Prospective study of ultrasonography in chronic pancreatic disease.

Abstract
Grey-scale ultrasonography was used in 212 unselected patients in whom the presence or absence of pancreatic disease was subsequently confirmed by other means. Ultrasonographic criteria were established in the first 92 patients and by reference to previous experience. The remaining 120 patients were studied prospectively. The accuracy and clinical impact of the ultrasonographic diagnosis were judged alongside a standard clinical assessment.
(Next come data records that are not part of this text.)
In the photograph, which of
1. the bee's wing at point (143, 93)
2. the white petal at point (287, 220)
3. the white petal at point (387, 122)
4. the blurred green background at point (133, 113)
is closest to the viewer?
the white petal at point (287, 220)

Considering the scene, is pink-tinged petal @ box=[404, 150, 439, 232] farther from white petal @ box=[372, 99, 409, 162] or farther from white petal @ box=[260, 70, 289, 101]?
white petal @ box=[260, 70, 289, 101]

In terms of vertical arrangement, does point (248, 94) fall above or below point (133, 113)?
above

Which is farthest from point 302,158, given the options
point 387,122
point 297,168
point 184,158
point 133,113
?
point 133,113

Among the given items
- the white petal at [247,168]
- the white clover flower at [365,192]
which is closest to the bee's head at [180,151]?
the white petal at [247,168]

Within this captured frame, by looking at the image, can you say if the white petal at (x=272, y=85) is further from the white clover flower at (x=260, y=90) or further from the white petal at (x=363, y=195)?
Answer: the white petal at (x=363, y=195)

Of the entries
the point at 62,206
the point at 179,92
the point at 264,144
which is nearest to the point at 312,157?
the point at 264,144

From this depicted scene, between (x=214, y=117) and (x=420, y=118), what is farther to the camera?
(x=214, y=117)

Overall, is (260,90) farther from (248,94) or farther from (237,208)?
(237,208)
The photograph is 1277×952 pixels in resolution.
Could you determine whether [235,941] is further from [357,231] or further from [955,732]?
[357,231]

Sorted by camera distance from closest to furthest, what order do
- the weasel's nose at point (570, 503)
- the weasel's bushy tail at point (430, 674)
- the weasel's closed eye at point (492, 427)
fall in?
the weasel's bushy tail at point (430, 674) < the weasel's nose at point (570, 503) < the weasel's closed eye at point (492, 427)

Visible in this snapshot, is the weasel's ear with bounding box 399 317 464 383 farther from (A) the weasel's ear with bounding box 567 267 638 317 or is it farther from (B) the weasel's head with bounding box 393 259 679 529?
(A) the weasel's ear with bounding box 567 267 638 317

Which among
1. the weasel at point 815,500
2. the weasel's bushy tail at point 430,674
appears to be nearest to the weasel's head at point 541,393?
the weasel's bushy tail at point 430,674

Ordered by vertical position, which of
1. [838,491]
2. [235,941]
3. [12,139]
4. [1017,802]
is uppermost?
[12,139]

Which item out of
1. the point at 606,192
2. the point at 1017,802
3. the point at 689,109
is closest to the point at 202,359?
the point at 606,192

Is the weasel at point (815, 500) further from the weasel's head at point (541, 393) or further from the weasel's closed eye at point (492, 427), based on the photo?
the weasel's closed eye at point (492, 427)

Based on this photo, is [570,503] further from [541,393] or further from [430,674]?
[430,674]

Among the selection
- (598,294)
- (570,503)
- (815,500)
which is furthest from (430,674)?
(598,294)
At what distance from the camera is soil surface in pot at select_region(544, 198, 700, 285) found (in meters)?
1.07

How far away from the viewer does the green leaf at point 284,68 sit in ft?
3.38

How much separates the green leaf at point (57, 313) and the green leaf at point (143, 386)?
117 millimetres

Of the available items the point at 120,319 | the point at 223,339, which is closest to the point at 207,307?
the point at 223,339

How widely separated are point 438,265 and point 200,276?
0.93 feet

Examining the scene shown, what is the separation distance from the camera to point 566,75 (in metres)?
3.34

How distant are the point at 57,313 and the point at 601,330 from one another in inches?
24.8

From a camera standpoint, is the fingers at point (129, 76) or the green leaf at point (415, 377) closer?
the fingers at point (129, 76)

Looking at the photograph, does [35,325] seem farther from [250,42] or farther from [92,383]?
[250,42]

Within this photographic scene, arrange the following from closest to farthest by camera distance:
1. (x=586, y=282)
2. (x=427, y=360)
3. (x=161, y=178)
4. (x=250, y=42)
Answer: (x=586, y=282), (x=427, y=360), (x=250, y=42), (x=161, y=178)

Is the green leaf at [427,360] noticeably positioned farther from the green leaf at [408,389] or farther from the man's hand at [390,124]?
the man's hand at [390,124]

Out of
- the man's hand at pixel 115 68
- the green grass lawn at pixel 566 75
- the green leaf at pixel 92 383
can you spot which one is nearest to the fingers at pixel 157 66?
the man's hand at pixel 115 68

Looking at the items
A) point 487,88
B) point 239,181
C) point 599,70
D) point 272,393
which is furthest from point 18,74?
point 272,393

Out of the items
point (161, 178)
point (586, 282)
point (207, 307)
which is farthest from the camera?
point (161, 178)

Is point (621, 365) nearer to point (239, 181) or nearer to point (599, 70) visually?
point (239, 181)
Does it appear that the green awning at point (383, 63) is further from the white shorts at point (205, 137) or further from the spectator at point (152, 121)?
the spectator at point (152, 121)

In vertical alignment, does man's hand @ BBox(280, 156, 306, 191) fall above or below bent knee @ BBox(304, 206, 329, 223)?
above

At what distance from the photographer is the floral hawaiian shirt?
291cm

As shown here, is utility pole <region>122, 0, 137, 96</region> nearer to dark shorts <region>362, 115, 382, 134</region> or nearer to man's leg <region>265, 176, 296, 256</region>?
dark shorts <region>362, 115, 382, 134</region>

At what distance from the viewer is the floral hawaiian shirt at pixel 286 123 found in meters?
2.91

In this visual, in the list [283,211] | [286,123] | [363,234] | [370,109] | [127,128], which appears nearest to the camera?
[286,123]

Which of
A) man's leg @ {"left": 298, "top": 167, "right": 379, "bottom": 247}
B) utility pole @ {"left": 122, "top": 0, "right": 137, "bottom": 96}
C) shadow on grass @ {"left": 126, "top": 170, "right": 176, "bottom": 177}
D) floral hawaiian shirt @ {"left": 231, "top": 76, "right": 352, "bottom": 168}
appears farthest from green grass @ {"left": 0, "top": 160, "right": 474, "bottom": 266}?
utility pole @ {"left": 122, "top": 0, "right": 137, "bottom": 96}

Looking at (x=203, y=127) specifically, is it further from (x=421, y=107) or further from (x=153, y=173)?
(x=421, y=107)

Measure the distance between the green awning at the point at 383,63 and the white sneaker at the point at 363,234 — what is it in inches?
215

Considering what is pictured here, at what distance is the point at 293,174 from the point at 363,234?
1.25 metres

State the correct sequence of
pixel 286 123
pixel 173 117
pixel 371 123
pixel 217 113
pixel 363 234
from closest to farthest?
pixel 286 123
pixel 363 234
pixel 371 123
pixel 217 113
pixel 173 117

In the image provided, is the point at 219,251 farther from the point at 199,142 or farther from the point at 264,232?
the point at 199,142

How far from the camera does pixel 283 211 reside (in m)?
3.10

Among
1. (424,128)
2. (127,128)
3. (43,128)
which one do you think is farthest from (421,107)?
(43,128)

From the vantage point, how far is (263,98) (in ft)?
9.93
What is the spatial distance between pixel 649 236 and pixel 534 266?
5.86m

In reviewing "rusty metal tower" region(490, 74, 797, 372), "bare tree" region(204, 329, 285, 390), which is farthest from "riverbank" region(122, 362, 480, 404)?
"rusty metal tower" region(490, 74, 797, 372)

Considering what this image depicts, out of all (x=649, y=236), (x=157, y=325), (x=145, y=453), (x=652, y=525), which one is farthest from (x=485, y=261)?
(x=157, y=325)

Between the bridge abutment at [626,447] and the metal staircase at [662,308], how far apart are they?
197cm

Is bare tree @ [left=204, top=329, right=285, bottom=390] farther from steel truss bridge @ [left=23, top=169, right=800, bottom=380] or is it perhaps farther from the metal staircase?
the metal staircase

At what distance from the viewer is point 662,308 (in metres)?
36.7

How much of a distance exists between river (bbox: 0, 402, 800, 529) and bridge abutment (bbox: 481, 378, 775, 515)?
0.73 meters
Clinical diagnoses were tentative and inaccurate. Ultrasound failed in three cases; otherwise it detected all the 33 patients with chronic pancreatic disease and correctly distinguished cancer from chronic pancreatitis. The ultrasonographic diagnosis of a normal pancreas was always correct, but four false-positive diagnoses were made in patients subsequently judged to have no pancreatic disease. Ultrasonography gave more accurate or more confident and accurate information than the clinical assessment in 57 of the 98 patients studied as problems in diagnosis. With this degree of accuracy ultrasonography should be the first imaging investigation in patients suspected of suffering from pancreatic disease. In our gastrointestinal unit the combination of grey-scale ultrasonography with techniques designed to outline the duct systems (such as endoscopic pancreatography) provides precise diagnosis and documentation of pancreatic disease.